The next thing he knew, Syannis was in front of him down on his knees. The tension in his face was obvious, obvious how much he loathed what he was doing, but he was doing it anyway. ‘Please, Berren. Please help me. Just Meridian. Then do what you like.’

Berren bit his lip. This wasn’t the Master Sy he knew. Maybe what he’d done in Deephaven had changed him after all — maybe he really was sorry. ‘I’ll tell you what I want then,’ he said slowly. ‘There was a. . what’s your name for it? Bonds-maid? In the castle. She belongs to Princess Gelisya. I had to whip her, and all because she stood up for what she thought was right. I want her to go free. Not to be mine. Just to go free.’ There and then it was the only thing he could think of.

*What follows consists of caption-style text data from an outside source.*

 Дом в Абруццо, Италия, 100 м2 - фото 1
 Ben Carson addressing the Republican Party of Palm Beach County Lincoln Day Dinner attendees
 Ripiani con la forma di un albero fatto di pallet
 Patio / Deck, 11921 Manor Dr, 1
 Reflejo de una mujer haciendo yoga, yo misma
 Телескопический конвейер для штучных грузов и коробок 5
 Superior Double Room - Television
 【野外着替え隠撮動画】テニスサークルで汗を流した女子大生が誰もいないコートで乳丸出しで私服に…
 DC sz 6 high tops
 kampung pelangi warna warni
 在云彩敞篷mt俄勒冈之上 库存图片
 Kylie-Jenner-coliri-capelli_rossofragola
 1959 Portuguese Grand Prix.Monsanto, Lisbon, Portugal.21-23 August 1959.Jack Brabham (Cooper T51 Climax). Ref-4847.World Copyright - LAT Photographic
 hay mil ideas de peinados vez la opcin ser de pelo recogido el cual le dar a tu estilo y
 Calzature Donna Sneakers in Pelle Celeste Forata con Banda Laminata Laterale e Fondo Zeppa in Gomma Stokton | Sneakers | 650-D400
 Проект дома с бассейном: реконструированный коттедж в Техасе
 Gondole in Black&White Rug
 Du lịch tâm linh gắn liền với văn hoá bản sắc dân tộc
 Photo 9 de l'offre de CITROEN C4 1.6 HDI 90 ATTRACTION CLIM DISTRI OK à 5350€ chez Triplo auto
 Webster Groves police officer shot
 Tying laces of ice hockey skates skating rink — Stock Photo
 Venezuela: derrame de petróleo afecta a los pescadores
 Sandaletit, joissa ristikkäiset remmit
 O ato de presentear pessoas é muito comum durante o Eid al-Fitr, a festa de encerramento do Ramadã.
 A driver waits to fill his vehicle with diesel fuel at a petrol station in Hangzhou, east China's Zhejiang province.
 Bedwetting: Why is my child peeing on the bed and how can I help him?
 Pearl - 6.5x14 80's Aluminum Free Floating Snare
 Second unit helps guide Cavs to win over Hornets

‘Very well. When she’s mine to give, she’s yours. I promise.’

‘No, I don’t want you to give her to me. I just want you to let her go.’

Syannis shrugged. ‘If that’s really what you want.’

‘It is. But you’d better do it. There’ll be hell between us if you don’t.’ Why did she matter so much? He barely knew her, but then this wasn’t about her at all. She was a symbol, that’s what. A way to redeem himself for Tasahre. And perhaps to redeem the thief-taker too. It was a strangely fierce thing inside him, a reason. A purpose. It had been a long time since he’d had one of those. He offered Master Sy his hand. ‘You’re not my master any more.’

‘I know.’

‘Fine then.’ He couldn’t look at the thief-taker. So fallen from what he’d been. An idol almost. Everything he’d aspired to be once, long ago as a foolish boy. And still the closest thing he’d ever had to a father. ‘Right then. Let’s go kill your king.’

‘Regent,’ murmured Syannis. ‘Not my king.’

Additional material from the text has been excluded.